**Source passage:**
______________________________
Sous Vide Corned Beef for St. Patricks Day

Welcome to the cult of cured meats

I really love corned beef and pastrami. Recently, I have gotten into curing and making my own. It is less difficult than it looks, and the payoff has always been worth the effort. With a few core spices and salts you can turn any plain brisket into world class corned beef or pastrami.

This year I am going to brine my own corn beef and then cook it sous vide style for what will hopefully be a tender, flavorful, life-altering meal.

Before I get into how I’m going to do it, here is some pastrami porn.

This is a shot of some pastrami I recently cured and smoked. The cut looks weird because I actually used short rib not brisket. I still think brisket is the way to go, but the short rib was worth trying.

smoked pastrami home made

This is the same pastrami above, in sandwich form (I prefer The Langers #19 style sandwich to the classic NY deli style sandwich with just mustard):

Langers #19 style homemade pastrami sandwich

(apologies for my fat thumb)
______________________________
**Extracted records:**

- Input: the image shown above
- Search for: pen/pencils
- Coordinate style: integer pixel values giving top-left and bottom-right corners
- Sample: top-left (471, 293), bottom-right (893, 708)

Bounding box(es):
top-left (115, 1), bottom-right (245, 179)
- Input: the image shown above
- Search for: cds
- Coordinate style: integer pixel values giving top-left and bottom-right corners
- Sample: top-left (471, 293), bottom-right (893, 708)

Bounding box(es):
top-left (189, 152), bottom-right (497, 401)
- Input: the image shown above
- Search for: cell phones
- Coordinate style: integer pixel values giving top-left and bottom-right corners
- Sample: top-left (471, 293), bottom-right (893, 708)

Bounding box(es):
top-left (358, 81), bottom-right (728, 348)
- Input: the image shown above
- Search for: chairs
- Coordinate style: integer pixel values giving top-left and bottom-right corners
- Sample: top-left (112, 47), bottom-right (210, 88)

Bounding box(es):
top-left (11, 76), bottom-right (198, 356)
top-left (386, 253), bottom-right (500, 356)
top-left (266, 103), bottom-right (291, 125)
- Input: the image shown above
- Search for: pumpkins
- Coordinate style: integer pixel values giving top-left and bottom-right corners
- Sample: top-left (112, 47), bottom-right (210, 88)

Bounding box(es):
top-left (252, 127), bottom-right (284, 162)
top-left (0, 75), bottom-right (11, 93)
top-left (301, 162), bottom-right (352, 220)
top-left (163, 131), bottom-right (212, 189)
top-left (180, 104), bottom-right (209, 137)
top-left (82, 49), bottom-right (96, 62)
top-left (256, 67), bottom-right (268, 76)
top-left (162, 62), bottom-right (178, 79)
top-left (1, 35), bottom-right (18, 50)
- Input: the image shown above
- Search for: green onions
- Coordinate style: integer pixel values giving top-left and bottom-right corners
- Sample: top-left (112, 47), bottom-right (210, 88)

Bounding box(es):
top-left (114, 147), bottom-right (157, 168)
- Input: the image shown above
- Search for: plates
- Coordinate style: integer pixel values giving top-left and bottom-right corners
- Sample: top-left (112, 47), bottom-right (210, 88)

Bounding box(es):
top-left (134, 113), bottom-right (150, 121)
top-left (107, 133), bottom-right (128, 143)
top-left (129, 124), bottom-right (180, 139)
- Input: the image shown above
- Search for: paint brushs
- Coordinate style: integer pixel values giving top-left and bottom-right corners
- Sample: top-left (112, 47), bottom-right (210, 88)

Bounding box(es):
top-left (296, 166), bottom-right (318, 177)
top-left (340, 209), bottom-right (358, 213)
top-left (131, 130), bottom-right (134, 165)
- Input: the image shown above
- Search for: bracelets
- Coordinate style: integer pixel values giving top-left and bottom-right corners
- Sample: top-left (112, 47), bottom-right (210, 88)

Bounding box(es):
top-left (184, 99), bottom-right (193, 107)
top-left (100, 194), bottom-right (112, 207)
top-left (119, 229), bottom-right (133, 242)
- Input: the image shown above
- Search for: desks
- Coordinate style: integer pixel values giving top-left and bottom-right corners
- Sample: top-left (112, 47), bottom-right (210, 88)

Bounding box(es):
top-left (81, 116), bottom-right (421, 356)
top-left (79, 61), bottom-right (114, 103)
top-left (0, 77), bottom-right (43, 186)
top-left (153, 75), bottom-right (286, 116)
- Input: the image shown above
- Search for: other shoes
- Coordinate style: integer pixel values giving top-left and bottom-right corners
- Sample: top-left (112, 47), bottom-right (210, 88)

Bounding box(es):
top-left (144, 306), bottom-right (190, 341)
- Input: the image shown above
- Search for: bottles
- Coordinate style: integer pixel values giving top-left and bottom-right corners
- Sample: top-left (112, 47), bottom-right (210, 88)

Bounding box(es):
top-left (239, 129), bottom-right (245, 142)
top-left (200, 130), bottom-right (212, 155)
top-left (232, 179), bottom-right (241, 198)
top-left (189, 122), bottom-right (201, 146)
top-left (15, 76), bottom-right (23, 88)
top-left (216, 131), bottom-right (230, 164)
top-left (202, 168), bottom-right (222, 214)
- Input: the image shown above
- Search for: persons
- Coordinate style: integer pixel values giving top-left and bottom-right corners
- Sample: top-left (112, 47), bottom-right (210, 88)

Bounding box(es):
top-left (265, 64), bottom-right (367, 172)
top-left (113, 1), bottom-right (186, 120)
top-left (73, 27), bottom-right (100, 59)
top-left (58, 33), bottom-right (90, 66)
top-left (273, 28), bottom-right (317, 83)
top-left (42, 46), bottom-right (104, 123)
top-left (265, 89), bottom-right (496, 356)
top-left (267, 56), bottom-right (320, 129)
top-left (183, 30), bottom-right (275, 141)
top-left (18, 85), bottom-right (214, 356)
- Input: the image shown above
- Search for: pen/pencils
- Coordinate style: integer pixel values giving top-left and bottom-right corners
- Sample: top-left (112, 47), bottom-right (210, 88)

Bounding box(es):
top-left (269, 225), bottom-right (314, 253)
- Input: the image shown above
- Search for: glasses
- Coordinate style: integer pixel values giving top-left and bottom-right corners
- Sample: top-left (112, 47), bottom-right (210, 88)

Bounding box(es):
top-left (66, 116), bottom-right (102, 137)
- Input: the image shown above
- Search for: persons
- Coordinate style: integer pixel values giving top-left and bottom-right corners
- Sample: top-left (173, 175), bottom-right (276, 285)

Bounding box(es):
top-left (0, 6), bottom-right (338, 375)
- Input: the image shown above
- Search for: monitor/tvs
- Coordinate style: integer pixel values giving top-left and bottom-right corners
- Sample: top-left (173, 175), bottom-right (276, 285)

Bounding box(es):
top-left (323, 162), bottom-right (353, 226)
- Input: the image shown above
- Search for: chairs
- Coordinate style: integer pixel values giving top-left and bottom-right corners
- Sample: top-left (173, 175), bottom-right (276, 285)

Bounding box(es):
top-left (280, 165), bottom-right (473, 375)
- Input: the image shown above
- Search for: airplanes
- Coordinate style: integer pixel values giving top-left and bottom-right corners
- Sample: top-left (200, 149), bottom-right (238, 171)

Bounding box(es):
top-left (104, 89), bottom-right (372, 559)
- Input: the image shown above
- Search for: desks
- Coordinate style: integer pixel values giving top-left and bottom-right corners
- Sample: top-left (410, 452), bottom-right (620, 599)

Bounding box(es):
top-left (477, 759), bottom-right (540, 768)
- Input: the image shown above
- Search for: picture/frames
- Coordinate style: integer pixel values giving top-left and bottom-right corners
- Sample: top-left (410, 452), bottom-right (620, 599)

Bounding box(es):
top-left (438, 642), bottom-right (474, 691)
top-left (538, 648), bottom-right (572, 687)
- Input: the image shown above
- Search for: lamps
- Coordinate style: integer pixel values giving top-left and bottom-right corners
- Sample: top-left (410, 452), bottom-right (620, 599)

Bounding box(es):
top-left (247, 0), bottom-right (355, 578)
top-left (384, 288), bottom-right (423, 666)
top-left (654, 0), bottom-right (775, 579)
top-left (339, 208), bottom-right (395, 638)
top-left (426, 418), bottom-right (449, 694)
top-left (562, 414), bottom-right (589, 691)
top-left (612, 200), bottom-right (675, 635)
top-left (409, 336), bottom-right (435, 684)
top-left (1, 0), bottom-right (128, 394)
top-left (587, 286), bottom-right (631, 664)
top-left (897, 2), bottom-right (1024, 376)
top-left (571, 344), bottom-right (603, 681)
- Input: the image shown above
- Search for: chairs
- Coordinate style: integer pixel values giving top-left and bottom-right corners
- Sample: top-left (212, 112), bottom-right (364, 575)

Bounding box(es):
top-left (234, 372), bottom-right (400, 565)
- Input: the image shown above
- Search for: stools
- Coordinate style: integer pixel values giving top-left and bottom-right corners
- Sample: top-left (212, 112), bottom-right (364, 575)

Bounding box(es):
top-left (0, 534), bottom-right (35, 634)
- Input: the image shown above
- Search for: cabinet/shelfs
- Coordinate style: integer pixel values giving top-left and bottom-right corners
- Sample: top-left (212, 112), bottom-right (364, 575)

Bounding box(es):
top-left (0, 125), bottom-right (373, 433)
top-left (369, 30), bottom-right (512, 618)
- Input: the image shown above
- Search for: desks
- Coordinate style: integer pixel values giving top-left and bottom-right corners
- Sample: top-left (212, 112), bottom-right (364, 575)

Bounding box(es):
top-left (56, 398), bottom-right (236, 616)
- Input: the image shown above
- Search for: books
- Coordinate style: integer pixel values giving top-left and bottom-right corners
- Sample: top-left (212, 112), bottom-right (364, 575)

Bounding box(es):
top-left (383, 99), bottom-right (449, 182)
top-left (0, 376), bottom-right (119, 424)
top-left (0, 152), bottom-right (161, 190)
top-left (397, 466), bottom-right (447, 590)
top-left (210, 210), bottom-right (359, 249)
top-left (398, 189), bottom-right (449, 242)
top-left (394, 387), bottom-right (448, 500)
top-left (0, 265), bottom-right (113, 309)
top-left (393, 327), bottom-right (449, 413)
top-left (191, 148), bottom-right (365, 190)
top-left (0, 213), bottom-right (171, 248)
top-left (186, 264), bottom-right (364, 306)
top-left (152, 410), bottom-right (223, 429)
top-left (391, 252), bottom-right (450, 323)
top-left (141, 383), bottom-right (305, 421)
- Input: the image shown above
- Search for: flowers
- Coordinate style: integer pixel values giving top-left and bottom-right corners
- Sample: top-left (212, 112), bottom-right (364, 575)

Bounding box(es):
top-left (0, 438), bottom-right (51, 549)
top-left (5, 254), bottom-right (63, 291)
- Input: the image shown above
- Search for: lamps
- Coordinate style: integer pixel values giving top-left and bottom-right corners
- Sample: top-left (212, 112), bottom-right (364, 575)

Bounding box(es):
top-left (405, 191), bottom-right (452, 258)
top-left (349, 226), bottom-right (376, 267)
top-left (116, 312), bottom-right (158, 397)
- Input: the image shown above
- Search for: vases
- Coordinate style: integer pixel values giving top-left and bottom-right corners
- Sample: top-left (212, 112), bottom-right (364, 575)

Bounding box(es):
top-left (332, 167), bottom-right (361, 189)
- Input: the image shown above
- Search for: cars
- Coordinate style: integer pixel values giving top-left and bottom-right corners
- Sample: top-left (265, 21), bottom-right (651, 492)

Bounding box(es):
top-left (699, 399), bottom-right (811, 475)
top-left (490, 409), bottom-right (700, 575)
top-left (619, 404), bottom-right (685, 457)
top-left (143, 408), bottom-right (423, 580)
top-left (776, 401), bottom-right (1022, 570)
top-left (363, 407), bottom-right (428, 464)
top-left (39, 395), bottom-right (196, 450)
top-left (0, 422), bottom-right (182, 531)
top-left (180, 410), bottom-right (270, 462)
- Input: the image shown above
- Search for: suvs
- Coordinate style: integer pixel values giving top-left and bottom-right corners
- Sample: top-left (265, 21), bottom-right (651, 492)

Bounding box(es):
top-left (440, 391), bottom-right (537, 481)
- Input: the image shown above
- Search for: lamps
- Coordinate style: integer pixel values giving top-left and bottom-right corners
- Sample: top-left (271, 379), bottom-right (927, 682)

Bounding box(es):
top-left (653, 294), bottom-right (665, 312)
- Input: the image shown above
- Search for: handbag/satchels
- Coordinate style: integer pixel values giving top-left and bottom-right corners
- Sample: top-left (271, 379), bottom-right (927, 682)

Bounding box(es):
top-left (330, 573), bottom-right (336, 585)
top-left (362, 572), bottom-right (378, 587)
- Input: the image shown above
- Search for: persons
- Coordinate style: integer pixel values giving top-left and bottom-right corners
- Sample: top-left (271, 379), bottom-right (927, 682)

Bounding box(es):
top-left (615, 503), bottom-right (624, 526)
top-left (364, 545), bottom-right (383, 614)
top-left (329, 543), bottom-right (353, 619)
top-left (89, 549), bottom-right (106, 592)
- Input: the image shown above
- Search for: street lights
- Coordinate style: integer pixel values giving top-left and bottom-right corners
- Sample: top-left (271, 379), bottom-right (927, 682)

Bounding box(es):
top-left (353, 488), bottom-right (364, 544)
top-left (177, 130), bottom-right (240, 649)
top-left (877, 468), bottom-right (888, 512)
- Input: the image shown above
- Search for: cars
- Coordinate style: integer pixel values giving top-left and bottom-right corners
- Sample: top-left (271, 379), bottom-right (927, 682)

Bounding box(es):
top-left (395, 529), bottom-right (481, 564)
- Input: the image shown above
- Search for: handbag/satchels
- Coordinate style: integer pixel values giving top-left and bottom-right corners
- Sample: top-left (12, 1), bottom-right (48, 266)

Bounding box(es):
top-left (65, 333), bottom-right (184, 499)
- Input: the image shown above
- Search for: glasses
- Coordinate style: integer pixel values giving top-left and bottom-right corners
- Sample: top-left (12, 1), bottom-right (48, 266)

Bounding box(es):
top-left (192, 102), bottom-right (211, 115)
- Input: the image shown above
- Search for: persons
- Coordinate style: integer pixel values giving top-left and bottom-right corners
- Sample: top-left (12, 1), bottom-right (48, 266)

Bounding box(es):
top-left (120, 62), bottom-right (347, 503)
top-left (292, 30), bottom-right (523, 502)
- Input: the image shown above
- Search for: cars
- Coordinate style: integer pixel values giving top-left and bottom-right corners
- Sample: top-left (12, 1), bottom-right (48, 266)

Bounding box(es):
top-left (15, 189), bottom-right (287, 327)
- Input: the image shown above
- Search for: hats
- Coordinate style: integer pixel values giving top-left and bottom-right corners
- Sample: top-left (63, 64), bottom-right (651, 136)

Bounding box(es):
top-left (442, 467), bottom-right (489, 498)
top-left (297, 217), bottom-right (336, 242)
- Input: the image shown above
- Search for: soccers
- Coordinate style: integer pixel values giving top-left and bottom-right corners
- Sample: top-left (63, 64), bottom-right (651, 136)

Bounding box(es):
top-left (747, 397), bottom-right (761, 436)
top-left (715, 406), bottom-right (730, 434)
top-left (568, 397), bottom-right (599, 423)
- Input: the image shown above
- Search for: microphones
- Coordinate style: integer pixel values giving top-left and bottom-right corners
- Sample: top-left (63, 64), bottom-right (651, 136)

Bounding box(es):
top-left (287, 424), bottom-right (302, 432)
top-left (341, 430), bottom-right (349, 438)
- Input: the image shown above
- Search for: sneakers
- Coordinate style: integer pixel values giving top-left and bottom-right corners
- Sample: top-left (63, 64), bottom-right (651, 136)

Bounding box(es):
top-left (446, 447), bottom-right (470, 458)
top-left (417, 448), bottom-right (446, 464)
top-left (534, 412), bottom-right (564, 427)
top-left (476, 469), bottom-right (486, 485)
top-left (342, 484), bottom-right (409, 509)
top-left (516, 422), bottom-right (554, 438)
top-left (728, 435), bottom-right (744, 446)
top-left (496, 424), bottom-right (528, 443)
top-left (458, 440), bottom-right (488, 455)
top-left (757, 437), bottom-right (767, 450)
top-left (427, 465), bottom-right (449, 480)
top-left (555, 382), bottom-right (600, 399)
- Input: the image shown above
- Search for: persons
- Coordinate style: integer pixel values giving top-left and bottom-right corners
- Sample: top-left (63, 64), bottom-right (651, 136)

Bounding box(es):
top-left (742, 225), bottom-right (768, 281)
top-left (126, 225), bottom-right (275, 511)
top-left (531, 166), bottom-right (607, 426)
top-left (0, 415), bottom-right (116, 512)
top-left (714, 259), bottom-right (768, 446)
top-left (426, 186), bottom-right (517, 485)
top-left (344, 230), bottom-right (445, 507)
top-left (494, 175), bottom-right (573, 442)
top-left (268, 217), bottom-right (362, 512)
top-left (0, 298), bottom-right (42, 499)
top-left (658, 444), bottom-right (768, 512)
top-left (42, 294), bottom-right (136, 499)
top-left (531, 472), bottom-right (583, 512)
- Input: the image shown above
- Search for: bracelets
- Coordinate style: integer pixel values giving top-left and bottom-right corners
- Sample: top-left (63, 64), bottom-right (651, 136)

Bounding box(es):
______________________________
**Brief:**
In the sous vide corned beef post, which cut of meat was used for the cured and smoked pastrami in place of brisket? The records can be left aside.

**Response to this exercise:**
Short rib.